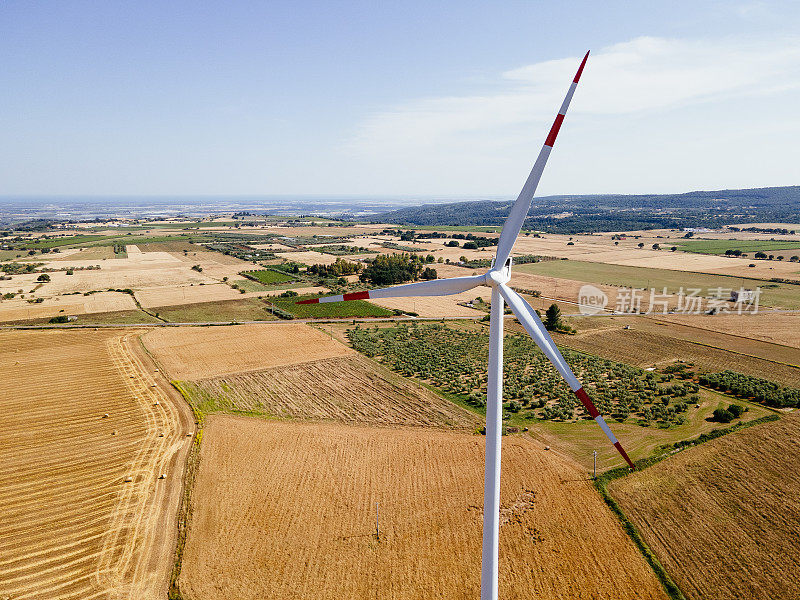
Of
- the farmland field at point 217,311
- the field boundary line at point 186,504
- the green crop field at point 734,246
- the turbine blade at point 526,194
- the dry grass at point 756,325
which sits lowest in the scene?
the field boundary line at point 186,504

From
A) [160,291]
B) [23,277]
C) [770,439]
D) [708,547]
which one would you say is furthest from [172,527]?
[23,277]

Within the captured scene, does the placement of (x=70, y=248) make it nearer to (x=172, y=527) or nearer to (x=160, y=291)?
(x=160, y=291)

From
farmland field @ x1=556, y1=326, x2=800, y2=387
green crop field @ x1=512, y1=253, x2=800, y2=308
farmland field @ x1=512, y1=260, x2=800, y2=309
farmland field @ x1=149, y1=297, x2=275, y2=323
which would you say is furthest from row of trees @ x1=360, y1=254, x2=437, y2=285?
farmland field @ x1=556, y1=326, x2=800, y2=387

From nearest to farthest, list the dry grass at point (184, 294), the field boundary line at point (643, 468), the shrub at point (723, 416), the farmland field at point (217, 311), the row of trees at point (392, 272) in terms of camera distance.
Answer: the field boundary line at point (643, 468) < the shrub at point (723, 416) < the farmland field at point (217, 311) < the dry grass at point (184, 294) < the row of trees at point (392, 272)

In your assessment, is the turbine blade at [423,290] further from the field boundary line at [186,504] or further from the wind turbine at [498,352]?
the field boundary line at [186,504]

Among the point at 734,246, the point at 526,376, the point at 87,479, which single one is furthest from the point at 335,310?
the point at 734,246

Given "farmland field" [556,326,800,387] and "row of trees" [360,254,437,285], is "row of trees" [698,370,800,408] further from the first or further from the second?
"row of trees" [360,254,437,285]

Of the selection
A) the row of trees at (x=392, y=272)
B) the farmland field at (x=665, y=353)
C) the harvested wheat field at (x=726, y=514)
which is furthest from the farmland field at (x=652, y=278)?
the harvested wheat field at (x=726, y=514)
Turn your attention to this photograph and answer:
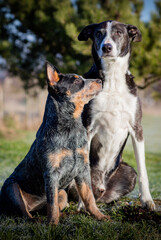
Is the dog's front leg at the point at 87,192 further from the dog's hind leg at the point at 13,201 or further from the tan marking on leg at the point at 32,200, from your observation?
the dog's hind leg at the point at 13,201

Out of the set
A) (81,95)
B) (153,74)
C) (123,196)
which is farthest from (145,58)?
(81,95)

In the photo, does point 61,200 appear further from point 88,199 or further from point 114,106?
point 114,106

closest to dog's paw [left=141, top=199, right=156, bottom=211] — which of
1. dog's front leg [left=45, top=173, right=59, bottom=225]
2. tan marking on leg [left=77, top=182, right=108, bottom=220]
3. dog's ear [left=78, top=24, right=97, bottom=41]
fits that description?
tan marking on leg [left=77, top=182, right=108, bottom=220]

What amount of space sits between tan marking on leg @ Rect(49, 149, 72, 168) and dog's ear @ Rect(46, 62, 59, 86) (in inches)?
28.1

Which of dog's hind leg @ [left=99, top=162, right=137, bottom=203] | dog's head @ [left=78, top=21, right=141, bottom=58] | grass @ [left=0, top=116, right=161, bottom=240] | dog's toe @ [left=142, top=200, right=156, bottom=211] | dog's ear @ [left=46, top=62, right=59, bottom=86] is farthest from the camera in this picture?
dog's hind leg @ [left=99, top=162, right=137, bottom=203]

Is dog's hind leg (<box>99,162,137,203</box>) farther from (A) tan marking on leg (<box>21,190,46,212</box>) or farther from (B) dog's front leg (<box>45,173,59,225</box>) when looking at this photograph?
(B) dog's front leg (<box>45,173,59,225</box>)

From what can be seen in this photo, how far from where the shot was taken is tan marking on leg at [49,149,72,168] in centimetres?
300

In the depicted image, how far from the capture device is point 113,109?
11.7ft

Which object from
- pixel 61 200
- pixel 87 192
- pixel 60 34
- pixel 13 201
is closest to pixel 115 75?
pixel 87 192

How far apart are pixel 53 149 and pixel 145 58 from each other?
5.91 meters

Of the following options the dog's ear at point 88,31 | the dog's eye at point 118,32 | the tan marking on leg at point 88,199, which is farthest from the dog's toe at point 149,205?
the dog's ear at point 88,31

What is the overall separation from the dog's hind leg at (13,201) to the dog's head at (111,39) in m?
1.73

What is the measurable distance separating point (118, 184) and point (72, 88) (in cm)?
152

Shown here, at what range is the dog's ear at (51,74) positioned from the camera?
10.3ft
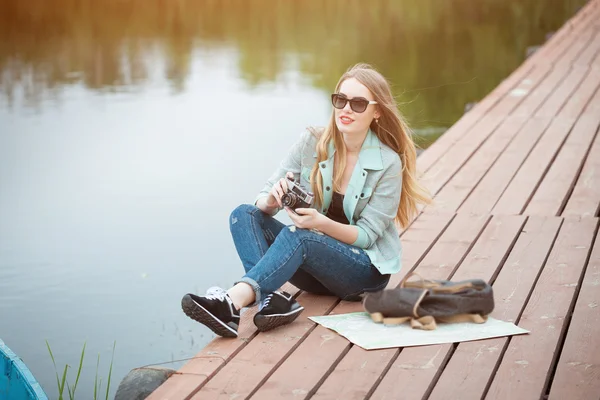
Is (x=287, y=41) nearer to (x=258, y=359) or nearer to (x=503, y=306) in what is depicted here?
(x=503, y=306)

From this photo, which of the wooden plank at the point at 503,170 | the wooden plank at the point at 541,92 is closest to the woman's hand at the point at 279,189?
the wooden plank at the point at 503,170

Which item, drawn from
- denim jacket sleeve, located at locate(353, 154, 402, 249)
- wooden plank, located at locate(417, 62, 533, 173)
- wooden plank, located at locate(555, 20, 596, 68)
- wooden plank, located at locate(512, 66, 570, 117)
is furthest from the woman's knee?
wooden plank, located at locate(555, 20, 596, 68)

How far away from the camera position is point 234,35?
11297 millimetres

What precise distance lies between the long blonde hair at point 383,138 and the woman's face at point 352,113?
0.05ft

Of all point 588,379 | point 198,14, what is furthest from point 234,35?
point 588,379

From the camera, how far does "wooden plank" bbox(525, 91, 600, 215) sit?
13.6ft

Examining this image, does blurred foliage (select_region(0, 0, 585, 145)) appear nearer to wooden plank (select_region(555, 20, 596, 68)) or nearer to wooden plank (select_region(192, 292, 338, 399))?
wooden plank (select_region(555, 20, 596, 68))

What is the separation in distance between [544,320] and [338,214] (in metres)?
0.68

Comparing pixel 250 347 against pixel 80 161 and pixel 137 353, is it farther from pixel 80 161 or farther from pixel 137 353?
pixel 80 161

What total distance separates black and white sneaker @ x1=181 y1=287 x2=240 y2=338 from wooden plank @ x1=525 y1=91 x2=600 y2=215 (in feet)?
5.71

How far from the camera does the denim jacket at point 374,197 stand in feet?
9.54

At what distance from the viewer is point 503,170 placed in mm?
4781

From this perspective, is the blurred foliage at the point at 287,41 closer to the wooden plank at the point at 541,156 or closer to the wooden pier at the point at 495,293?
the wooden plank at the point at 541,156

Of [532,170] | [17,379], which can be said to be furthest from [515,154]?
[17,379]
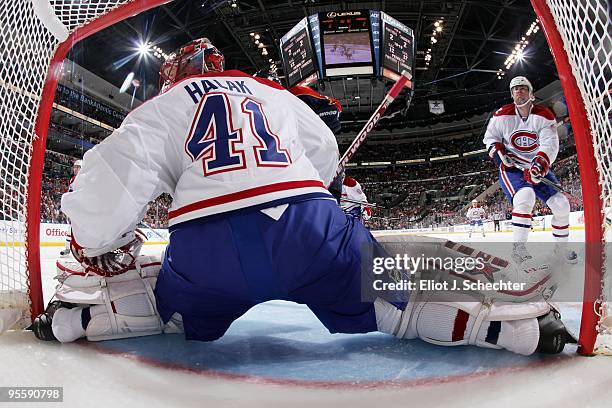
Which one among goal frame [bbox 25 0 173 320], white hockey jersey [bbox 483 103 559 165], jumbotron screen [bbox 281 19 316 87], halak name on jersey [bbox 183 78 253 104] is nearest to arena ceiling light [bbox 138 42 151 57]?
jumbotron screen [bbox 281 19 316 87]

◆ ◆ ◆ ◆ ◆

▶ [Stated task]: Reproduce everything from the start of the records down through the line containing "Answer: the field", swapping "turbine blade" for "rotor blade" and keeping all else unchanged. Leave the pictures out of the answer.

▶ [Final result]:
Of
- the farmland field at point 217,311
- the field boundary line at point 186,504
- the green crop field at point 734,246
- the rotor blade at point 526,194
- the dry grass at point 756,325
which sits lowest in the scene?
the field boundary line at point 186,504

From
A) [160,291]
B) [23,277]
C) [770,439]
D) [708,547]
which one would you say is furthest from [172,527]?
[23,277]

Within the captured scene, does the placement of (x=70, y=248) make it nearer to (x=172, y=527) or nearer to (x=160, y=291)?
(x=160, y=291)

From
farmland field @ x1=556, y1=326, x2=800, y2=387
green crop field @ x1=512, y1=253, x2=800, y2=308
farmland field @ x1=512, y1=260, x2=800, y2=309
farmland field @ x1=149, y1=297, x2=275, y2=323
which would you say is furthest from row of trees @ x1=360, y1=254, x2=437, y2=285?
farmland field @ x1=556, y1=326, x2=800, y2=387

From nearest to farthest, list the dry grass at point (184, 294), the field boundary line at point (643, 468), the shrub at point (723, 416), the farmland field at point (217, 311), the row of trees at point (392, 272) in terms of camera distance.
Answer: the field boundary line at point (643, 468) < the shrub at point (723, 416) < the farmland field at point (217, 311) < the dry grass at point (184, 294) < the row of trees at point (392, 272)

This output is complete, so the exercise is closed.